# Electrical Hook Up



## jon1 (Nov 11, 2010)

hi all.i am a first time motorhomer. having bought my Fiat Mclouis 261 three months ago. the questions i pose are about the
EHU system.mine is comprised of two sockets ,one a normal three pin to three pin and the other the normal large blue round type. question 1 do both types do the same job and question 2 will both options recharge the leisure battery. mine being a Steco 2500 100ah Solar .
any help will be appreciated


----------



## Techno100 (May 8, 2010)

Hi Jon
A strange description but I imagine the regular 3 pin on the outside? is and external skt output from your electrics to feed equipment outside your van when on hook up. The round BLUE 3 pin is the input to your van. 
UNLESS I've misunderstood what you're describing


----------



## Stanner (Aug 17, 2006)

Techno100 said:


> Hi Jon
> A strange description but I imagine the regular 3 pin on the outside? is and external skt output from your electrics to feed equipment outside your van when on hook up. The round BLUE 3 pin is the input to your van.
> UNLESS I've misunderstood what you're describing


Ditto - I'd stick with using the usual round blue 3 pin plug/socket until you find out what the other one is for.


----------



## Techno100 (May 8, 2010)

Well if the regular 3 pin is a SOCKET then it can ONLY be an output. Otherwise the plug would have LIVE EXPOSED PINS :lol: to be able to feed the van :wink: SO not possible


----------



## Stanner (Aug 17, 2006)

Techno100 said:


> Well if the regular 3 pin is a SOCKET then it can ONLY be an output. Otherwise the plug would have LIVE EXPOSED PINS :lol: to be able to feed the van :wink: SO not possible


Quite possible, but also quite dangerous.


----------



## jon1 (Nov 11, 2010)

Thanks for the quick replies. how thick am i  . the thought had occured to me of the danger.i now realise the socket is for external use.the other point does the EHU charge the batteries when the engine is switched off.


----------



## kandsservices (Sep 5, 2010)

Normally only charges the leisure battery or batteries.
Kev


----------



## Techno100 (May 8, 2010)

Yes. You should have an illuminated charger switch on your panel when hooked up and switched on?

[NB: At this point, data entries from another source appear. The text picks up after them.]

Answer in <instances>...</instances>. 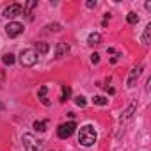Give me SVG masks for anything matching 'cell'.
Here are the masks:
<instances>
[{
  "label": "cell",
  "instance_id": "6da1fadb",
  "mask_svg": "<svg viewBox=\"0 0 151 151\" xmlns=\"http://www.w3.org/2000/svg\"><path fill=\"white\" fill-rule=\"evenodd\" d=\"M96 139H98V135H96V132H94V128H93L91 124H86V126L80 128V132H78V142H80L84 147L93 146V144L96 142Z\"/></svg>",
  "mask_w": 151,
  "mask_h": 151
},
{
  "label": "cell",
  "instance_id": "7a4b0ae2",
  "mask_svg": "<svg viewBox=\"0 0 151 151\" xmlns=\"http://www.w3.org/2000/svg\"><path fill=\"white\" fill-rule=\"evenodd\" d=\"M22 142L25 151H43V140H37L32 133H23Z\"/></svg>",
  "mask_w": 151,
  "mask_h": 151
},
{
  "label": "cell",
  "instance_id": "3957f363",
  "mask_svg": "<svg viewBox=\"0 0 151 151\" xmlns=\"http://www.w3.org/2000/svg\"><path fill=\"white\" fill-rule=\"evenodd\" d=\"M37 59H39V55H37L32 48L23 50V52L20 53V64H22V66H25V68H32V66L37 62Z\"/></svg>",
  "mask_w": 151,
  "mask_h": 151
},
{
  "label": "cell",
  "instance_id": "277c9868",
  "mask_svg": "<svg viewBox=\"0 0 151 151\" xmlns=\"http://www.w3.org/2000/svg\"><path fill=\"white\" fill-rule=\"evenodd\" d=\"M75 130H77V123L69 121V123H64L57 128V135H59V139H69L75 133Z\"/></svg>",
  "mask_w": 151,
  "mask_h": 151
},
{
  "label": "cell",
  "instance_id": "5b68a950",
  "mask_svg": "<svg viewBox=\"0 0 151 151\" xmlns=\"http://www.w3.org/2000/svg\"><path fill=\"white\" fill-rule=\"evenodd\" d=\"M22 14H23V6L22 4H11L4 9V16L7 20H13L16 16H22Z\"/></svg>",
  "mask_w": 151,
  "mask_h": 151
},
{
  "label": "cell",
  "instance_id": "8992f818",
  "mask_svg": "<svg viewBox=\"0 0 151 151\" xmlns=\"http://www.w3.org/2000/svg\"><path fill=\"white\" fill-rule=\"evenodd\" d=\"M22 32H23V23H20V22H9L6 25V34L9 37H18Z\"/></svg>",
  "mask_w": 151,
  "mask_h": 151
},
{
  "label": "cell",
  "instance_id": "52a82bcc",
  "mask_svg": "<svg viewBox=\"0 0 151 151\" xmlns=\"http://www.w3.org/2000/svg\"><path fill=\"white\" fill-rule=\"evenodd\" d=\"M140 71H142V66L133 68V69L130 71L128 80H126V87H135V84H137V80H139V77H140Z\"/></svg>",
  "mask_w": 151,
  "mask_h": 151
},
{
  "label": "cell",
  "instance_id": "ba28073f",
  "mask_svg": "<svg viewBox=\"0 0 151 151\" xmlns=\"http://www.w3.org/2000/svg\"><path fill=\"white\" fill-rule=\"evenodd\" d=\"M68 52H69V45L68 43H57V46H55V59L66 57Z\"/></svg>",
  "mask_w": 151,
  "mask_h": 151
},
{
  "label": "cell",
  "instance_id": "9c48e42d",
  "mask_svg": "<svg viewBox=\"0 0 151 151\" xmlns=\"http://www.w3.org/2000/svg\"><path fill=\"white\" fill-rule=\"evenodd\" d=\"M101 43V36L98 34V32H93V34H89V37H87V45H91V46H96V45H100Z\"/></svg>",
  "mask_w": 151,
  "mask_h": 151
},
{
  "label": "cell",
  "instance_id": "30bf717a",
  "mask_svg": "<svg viewBox=\"0 0 151 151\" xmlns=\"http://www.w3.org/2000/svg\"><path fill=\"white\" fill-rule=\"evenodd\" d=\"M36 6H37V2H36V0H29V2L23 6V14H27L29 18H32V16H30V13H32V9H34Z\"/></svg>",
  "mask_w": 151,
  "mask_h": 151
},
{
  "label": "cell",
  "instance_id": "8fae6325",
  "mask_svg": "<svg viewBox=\"0 0 151 151\" xmlns=\"http://www.w3.org/2000/svg\"><path fill=\"white\" fill-rule=\"evenodd\" d=\"M135 109H137V103H132V105H130V107L124 110V116H121V121H123V119H124V121H126V119H130V117L133 116Z\"/></svg>",
  "mask_w": 151,
  "mask_h": 151
},
{
  "label": "cell",
  "instance_id": "7c38bea8",
  "mask_svg": "<svg viewBox=\"0 0 151 151\" xmlns=\"http://www.w3.org/2000/svg\"><path fill=\"white\" fill-rule=\"evenodd\" d=\"M48 50H50V46L46 45V43H36V53L39 55V53H48Z\"/></svg>",
  "mask_w": 151,
  "mask_h": 151
},
{
  "label": "cell",
  "instance_id": "4fadbf2b",
  "mask_svg": "<svg viewBox=\"0 0 151 151\" xmlns=\"http://www.w3.org/2000/svg\"><path fill=\"white\" fill-rule=\"evenodd\" d=\"M149 36H151V23H147L146 29H144V34H142V43H144V45L149 43Z\"/></svg>",
  "mask_w": 151,
  "mask_h": 151
},
{
  "label": "cell",
  "instance_id": "5bb4252c",
  "mask_svg": "<svg viewBox=\"0 0 151 151\" xmlns=\"http://www.w3.org/2000/svg\"><path fill=\"white\" fill-rule=\"evenodd\" d=\"M69 96H71V87H69V86H62V94H60V101L64 103V101H66V100H68Z\"/></svg>",
  "mask_w": 151,
  "mask_h": 151
},
{
  "label": "cell",
  "instance_id": "9a60e30c",
  "mask_svg": "<svg viewBox=\"0 0 151 151\" xmlns=\"http://www.w3.org/2000/svg\"><path fill=\"white\" fill-rule=\"evenodd\" d=\"M126 22L130 23V25H137L139 23V16H137V13H128V16H126Z\"/></svg>",
  "mask_w": 151,
  "mask_h": 151
},
{
  "label": "cell",
  "instance_id": "2e32d148",
  "mask_svg": "<svg viewBox=\"0 0 151 151\" xmlns=\"http://www.w3.org/2000/svg\"><path fill=\"white\" fill-rule=\"evenodd\" d=\"M14 60H16V59H14V55H13V53H6V55L2 57V62H4L6 66H13V64H14Z\"/></svg>",
  "mask_w": 151,
  "mask_h": 151
},
{
  "label": "cell",
  "instance_id": "e0dca14e",
  "mask_svg": "<svg viewBox=\"0 0 151 151\" xmlns=\"http://www.w3.org/2000/svg\"><path fill=\"white\" fill-rule=\"evenodd\" d=\"M93 103H94V105H100V107H105V105L109 103V100H107L105 96H94V98H93Z\"/></svg>",
  "mask_w": 151,
  "mask_h": 151
},
{
  "label": "cell",
  "instance_id": "ac0fdd59",
  "mask_svg": "<svg viewBox=\"0 0 151 151\" xmlns=\"http://www.w3.org/2000/svg\"><path fill=\"white\" fill-rule=\"evenodd\" d=\"M75 103H77L80 109H84V107L87 105V101H86V98H84V96H77V98H75Z\"/></svg>",
  "mask_w": 151,
  "mask_h": 151
},
{
  "label": "cell",
  "instance_id": "d6986e66",
  "mask_svg": "<svg viewBox=\"0 0 151 151\" xmlns=\"http://www.w3.org/2000/svg\"><path fill=\"white\" fill-rule=\"evenodd\" d=\"M48 93V87L46 86H43V87H39V91H37V96H39V100H43V98H46L45 94Z\"/></svg>",
  "mask_w": 151,
  "mask_h": 151
},
{
  "label": "cell",
  "instance_id": "ffe728a7",
  "mask_svg": "<svg viewBox=\"0 0 151 151\" xmlns=\"http://www.w3.org/2000/svg\"><path fill=\"white\" fill-rule=\"evenodd\" d=\"M45 126H46L45 123H41V121H34V128H36L37 132H45V130H46Z\"/></svg>",
  "mask_w": 151,
  "mask_h": 151
},
{
  "label": "cell",
  "instance_id": "44dd1931",
  "mask_svg": "<svg viewBox=\"0 0 151 151\" xmlns=\"http://www.w3.org/2000/svg\"><path fill=\"white\" fill-rule=\"evenodd\" d=\"M46 29H50V30H53V32H59V30H60V25H59V23H53V25H48Z\"/></svg>",
  "mask_w": 151,
  "mask_h": 151
},
{
  "label": "cell",
  "instance_id": "7402d4cb",
  "mask_svg": "<svg viewBox=\"0 0 151 151\" xmlns=\"http://www.w3.org/2000/svg\"><path fill=\"white\" fill-rule=\"evenodd\" d=\"M91 62H93V64H98V62H100V55H98V53H93V55H91Z\"/></svg>",
  "mask_w": 151,
  "mask_h": 151
},
{
  "label": "cell",
  "instance_id": "603a6c76",
  "mask_svg": "<svg viewBox=\"0 0 151 151\" xmlns=\"http://www.w3.org/2000/svg\"><path fill=\"white\" fill-rule=\"evenodd\" d=\"M86 6H87L89 9H93V7H96V0H87V2H86Z\"/></svg>",
  "mask_w": 151,
  "mask_h": 151
}]
</instances>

If you have a battery selector switch? Hab/Cab then you will draw current from your selection and charge that battery too.


----------



## joedenise (Jul 20, 2007)

It depends which regulator you have my burstner with a shuldt reg charges both batteries

joe


----------



## Bubblehead (Mar 5, 2007)

Hi

This may help - Battery Master

http://www.outdoorbits.com/battery-master-p-32.html

Andy


----------



## jon1 (Nov 11, 2010)

here is the power panel in the Mclouis.when hooked up the indicator light is not on but the electrics are.how long will it take to charge the leisure batt to full charge.
how do i post an image here.


----------



## Techno100 (May 8, 2010)

Copious use of the "thank" tab usually attracts plentiful replies :wink:


----------